本文抜粋:
2018年度日本鉱物科学会賞第21回受賞者 山崎 大輔会員(岡山大学)

受賞題目:「構成物質のレオロジーに基づく核・マントルのダイナミクスの研究とそのための高圧実験技術開発」

2019年9月21日(土) 10:45 〜 11:15 大講義室 II (大講義室)

受賞理由

山崎大輔会員は、超高圧発生装置を用いた実験的研究に基づき、主に高温高圧下における鉱物の塑性変形機構を明らかにし、マントルの流動特性の理解に大きく貢献する優れた研究成果を挙げてきた。これら一連の研究成果は、地球深部における物質の状態やダイナミクスを論じる上で重要な知見を与えるとして、国際的に高く評価されている。以下に受賞対象となった研究の概要を記す。
1)超高圧発生技術開発
大きな地震波速度異常と異方性が観測されるマントル最下部の構成物質の流動則の解明は、全マントルダイナミクスを理解する上でも重要である。山崎会員は焼結ダイヤモンドを用いたマルチアンビル高圧発生実験の技術開発に長年尽力し、近年、マントル最下部に相当する120 GPaの高圧発生に世界で初めて成功した。この技術によって、マントル最下部に存在すると予想されるポストペロブスカイト(pPv)の実験的研究の幅が大きく広がる可能性が出てきた。また、下部マントル条件下で差応力を発生させる高圧装置の開発にも成功し、下部マントル条件での変形実験を可能にした。
2)二相構成物の流動則
マントル遷移層の主要構成鉱物であるリングウッダイト(Rw)は、下部マントル条件においてはブリッジマナイト(Brg)とフェロペリクレス(fPc)に分解相転移する。これら二相構成物における各結晶相の粒成長速度を測定し、地質学的時間スケールでは、Brg-fPc界面での拡散クリープによって下部マントルが流動することを明らかにした。さらに、沈み込む低温のスラブにおいては、少量存在するfPcが岩石全体の流動を支配する可能性が高いことも指摘した。

空間推論の問題データ
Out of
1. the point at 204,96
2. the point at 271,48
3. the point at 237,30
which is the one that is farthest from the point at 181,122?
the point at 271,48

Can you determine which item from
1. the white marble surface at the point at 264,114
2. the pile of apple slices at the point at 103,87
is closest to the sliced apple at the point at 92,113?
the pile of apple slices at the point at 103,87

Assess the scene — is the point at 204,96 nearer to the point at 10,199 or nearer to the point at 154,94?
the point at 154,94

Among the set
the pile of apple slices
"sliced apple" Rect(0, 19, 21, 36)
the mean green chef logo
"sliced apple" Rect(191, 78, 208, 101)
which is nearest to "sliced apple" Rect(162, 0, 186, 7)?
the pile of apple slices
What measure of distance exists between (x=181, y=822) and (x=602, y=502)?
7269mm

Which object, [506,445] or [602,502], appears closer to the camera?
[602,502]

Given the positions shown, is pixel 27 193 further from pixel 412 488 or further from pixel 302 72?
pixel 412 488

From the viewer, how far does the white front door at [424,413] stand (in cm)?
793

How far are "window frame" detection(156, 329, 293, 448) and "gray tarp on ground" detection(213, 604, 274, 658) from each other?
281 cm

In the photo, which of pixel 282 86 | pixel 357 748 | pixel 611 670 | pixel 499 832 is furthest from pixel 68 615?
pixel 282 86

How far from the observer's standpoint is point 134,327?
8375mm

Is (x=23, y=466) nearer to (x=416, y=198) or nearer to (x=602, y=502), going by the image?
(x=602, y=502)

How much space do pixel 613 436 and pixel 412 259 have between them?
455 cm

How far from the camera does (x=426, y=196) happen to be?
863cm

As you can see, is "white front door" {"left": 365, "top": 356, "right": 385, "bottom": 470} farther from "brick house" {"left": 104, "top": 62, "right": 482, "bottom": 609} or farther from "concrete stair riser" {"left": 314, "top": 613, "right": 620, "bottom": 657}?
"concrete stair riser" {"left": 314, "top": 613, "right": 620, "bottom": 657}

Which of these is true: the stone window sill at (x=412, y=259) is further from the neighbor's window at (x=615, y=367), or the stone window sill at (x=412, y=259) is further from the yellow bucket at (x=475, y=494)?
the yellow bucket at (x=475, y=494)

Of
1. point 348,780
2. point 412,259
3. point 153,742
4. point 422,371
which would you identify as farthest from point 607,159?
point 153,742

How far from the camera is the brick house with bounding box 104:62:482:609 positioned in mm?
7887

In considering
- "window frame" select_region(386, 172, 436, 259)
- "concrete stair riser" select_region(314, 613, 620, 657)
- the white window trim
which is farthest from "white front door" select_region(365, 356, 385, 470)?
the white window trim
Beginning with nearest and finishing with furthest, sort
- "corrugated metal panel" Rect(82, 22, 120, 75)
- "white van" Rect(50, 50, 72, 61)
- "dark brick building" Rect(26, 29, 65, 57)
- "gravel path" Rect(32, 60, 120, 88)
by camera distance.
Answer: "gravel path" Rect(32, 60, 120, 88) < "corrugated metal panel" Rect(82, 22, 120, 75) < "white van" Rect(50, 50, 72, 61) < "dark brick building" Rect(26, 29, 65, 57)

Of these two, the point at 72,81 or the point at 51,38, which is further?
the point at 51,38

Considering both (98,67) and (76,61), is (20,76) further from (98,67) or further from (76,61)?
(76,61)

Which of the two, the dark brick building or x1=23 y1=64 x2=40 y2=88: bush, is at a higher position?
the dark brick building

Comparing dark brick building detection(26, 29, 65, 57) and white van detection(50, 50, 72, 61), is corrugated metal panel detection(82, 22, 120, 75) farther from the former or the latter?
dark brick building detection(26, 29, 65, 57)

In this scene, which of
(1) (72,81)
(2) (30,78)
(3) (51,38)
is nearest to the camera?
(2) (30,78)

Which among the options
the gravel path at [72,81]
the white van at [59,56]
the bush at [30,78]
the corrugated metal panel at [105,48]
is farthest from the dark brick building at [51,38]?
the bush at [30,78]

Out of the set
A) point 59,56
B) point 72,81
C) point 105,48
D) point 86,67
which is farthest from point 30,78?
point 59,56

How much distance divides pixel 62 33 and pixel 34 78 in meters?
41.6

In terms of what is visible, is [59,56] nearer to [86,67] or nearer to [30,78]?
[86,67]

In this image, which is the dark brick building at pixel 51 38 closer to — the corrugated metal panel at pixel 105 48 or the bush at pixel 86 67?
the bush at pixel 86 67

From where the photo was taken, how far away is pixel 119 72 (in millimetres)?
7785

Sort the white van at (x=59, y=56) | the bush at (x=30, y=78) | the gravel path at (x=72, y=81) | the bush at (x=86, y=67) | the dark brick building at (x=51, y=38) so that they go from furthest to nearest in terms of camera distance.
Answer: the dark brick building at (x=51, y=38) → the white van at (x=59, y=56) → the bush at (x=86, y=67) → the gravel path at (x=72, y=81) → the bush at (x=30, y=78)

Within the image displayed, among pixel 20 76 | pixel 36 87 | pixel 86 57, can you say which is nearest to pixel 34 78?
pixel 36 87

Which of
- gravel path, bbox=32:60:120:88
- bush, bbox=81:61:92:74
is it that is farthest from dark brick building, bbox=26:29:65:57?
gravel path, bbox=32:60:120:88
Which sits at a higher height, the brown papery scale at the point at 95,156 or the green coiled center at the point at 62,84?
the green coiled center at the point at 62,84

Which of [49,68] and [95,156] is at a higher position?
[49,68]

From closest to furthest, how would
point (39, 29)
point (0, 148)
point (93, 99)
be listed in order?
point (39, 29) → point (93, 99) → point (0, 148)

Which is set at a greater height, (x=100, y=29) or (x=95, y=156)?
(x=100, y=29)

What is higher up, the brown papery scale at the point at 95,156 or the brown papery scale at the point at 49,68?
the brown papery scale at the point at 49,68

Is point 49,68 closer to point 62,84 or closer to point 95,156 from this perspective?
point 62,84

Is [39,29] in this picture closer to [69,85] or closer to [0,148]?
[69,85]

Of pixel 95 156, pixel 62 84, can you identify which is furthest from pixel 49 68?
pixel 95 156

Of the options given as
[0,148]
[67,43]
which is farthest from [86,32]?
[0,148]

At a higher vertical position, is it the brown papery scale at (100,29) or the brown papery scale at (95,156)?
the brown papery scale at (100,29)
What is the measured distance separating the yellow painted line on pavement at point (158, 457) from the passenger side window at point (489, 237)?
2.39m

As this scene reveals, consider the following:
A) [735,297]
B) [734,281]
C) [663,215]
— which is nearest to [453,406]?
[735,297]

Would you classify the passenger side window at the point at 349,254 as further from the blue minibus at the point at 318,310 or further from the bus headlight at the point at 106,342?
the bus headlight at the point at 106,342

練習問題:
a. 受賞紹介文について、「2018年度日本鉱物科学会賞第21回受賞者 山崎 大輔会員(岡山大学)」を含む語句から書き始め、「可能性が高いことも指摘した。」の後で止めて、その範囲を一字一句たがえずに書き写しなさい。
b. 受賞紹介文の中で、括弧内に略号が添えられている鉱物・結晶相の名称をすべて挙げなさい。
この資料は受賞紹介文とは別個のものである。

解答一覧:
a.
2018年度日本鉱物科学会賞第21回受賞者 山崎 大輔会員(岡山大学)

受賞題目:「構成物質のレオロジーに基づく核・マントルのダイナミクスの研究とそのための高圧実験技術開発」

2019年9月21日(土) 10:45 〜 11:15 大講義室 II (大講義室)

受賞理由

山崎大輔会員は、超高圧発生装置を用いた実験的研究に基づき、主に高温高圧下における鉱物の塑性変形機構を明らかにし、マントルの流動特性の理解に大きく貢献する優れた研究成果を挙げてきた。これら一連の研究成果は、地球深部における物質の状態やダイナミクスを論じる上で重要な知見を与えるとして、国際的に高く評価されている。以下に受賞対象となった研究の概要を記す。
1)超高圧発生技術開発
大きな地震波速度異常と異方性が観測されるマントル最下部の構成物質の流動則の解明は、全マントルダイナミクスを理解する上でも重要である。山崎会員は焼結ダイヤモンドを用いたマルチアンビル高圧発生実験の技術開発に長年尽力し、近年、マントル最下部に相当する120 GPaの高圧発生に世界で初めて成功した。この技術によって、マントル最下部に存在すると予想されるポストペロブスカイト(pPv)の実験的研究の幅が大きく広がる可能性が出てきた。また、下部マントル条件下で差応力を発生させる高圧装置の開発にも成功し、下部マントル条件での変形実験を可能にした。
2)二相構成物の流動則
マントル遷移層の主要構成鉱物であるリングウッダイト(Rw)は、下部マントル条件においてはブリッジマナイト(Brg)とフェロペリクレス(fPc)に分解相転移する。これら二相構成物における各結晶相の粒成長速度を測定し、地質学的時間スケールでは、Brg-fPc界面での拡散クリープによって下部マントルが流動することを明らかにした。さらに、沈み込む低温のスラブにおいては、少量存在するfPcが岩石全体の流動を支配する可能性が高いことも指摘した。

b. ポストペロブスカイト(pPv)、リングウッダイト(Rw)、ブリッジマナイト(Brg)、フェロペリクレス(fPc)